We three talked around the subject a bit more, such matters as Hachiyas ripen faster with a banana near them giving off ethylene gas, you can’t really pick them ripe because then they’re just fruit splat, and finally she said, So–I eat it with a spoon?
Yes, that’s perfect! says he as I nod vigorously.
And I said a silent prayer: please don’t let hers split and go bad. Please let her have a good one. And I’m so glad she loved her first bite of the other type.
All the more reason to visit her grandkids come this time of year.
Sold!
Mugs! (Re yesterday’s post.)
Tonight: the annual fundraiser for the Scouts, with a silent slideshow going of their week-long stint at Camp Oljato high in the Sierras this past summer.
The boys made and served a spaghetti dinner and ice cream and cookies and, mercifully, there was no program to have to sit through–they went straight to the dessert auction. TwentytwentyfivedoIhearthirty!thirty!thirty!doIhearFORTYFIVEanyoneFIFTY!FIFTY!
And so it went.
Dave was keeping them back a bit and I thought, C’mon, Dave, there are two there.

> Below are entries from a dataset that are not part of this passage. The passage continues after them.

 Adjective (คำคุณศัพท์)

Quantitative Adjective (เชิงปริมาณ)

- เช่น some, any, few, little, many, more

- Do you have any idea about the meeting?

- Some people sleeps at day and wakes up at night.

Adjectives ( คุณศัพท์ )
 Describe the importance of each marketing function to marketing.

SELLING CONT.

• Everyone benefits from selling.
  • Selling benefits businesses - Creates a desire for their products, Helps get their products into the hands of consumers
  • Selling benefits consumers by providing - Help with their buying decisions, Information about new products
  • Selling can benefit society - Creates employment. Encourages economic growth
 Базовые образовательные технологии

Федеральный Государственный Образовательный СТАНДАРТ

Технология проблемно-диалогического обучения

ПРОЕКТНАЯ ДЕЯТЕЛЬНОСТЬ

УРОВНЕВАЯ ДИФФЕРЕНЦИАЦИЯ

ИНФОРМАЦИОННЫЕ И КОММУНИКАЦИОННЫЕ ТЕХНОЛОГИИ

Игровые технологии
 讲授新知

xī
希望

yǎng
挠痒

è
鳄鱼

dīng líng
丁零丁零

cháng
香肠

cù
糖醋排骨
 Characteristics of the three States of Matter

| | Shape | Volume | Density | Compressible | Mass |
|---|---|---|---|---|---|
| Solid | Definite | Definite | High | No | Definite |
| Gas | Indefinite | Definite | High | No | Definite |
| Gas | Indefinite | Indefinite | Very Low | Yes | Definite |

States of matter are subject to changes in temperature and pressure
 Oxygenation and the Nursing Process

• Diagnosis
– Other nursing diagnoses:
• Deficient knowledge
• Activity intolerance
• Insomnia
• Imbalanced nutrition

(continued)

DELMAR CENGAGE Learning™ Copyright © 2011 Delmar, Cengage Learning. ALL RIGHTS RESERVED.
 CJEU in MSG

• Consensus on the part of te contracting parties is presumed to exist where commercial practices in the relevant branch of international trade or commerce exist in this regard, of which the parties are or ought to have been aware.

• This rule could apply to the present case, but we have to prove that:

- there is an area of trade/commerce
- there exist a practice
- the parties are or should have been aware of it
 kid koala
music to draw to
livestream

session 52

Now, you don’t want uncooked cream sitting around at room temperature a long time so we had decided to wrap up and freeze the chocolate tortes after I’d made them–but we didn’t have the freezer space. We arranged with one of the scout leaders to store them in his for two days, and the guy’s wife had written the 4×6″ note covering each describing what the item was.
Not my handwriting. Not my description. Dave hadn’t been sure.
Finally he picked one up, lifted its card off and looked across at me, questioning; yes, that’s my chocolate torte, yes, I made those.
YES!!!
And so the bidding began.
Clyde, a former scout leader himself, had told me last Sunday that he was coming to that dinner IF he would get a chance to bid on one of my tortes. He refused again and again and again and again to be outbid. SOLD, to Clyde, for $75!
Wait, there are two? We get a second crack at it? And so, SOLD!, for $85.
That’s half a scholarship to that camp right there. Man, that felt good. I may not be the biggest Boy Scout booster in the world but I know my sons got a lot out of going to that camp and it’s good to pass the experience on to the next.
The super-heavy pure cream I use to make those comes in half gallon amounts only. And so I had just baked and glazed two new tortes this afternoon and gotten them in the fridge when it was time to go.
There’s a family here on a visiting-professor sabbatical that will end next month. You know how some people just instantly make it into your heart? They couldn’t leave without sampling my torte.
And so I pulled them aside when the bidding was over, invited them to drop by our house on their way home, and when they arrived I handed them their own dose of high-octane chocolate, telling them that it had been my signature dessert at church dinners for about twenty-five years and they couldn’t leave without having some.
It was also my way of saying, y’all come back now, y’hear?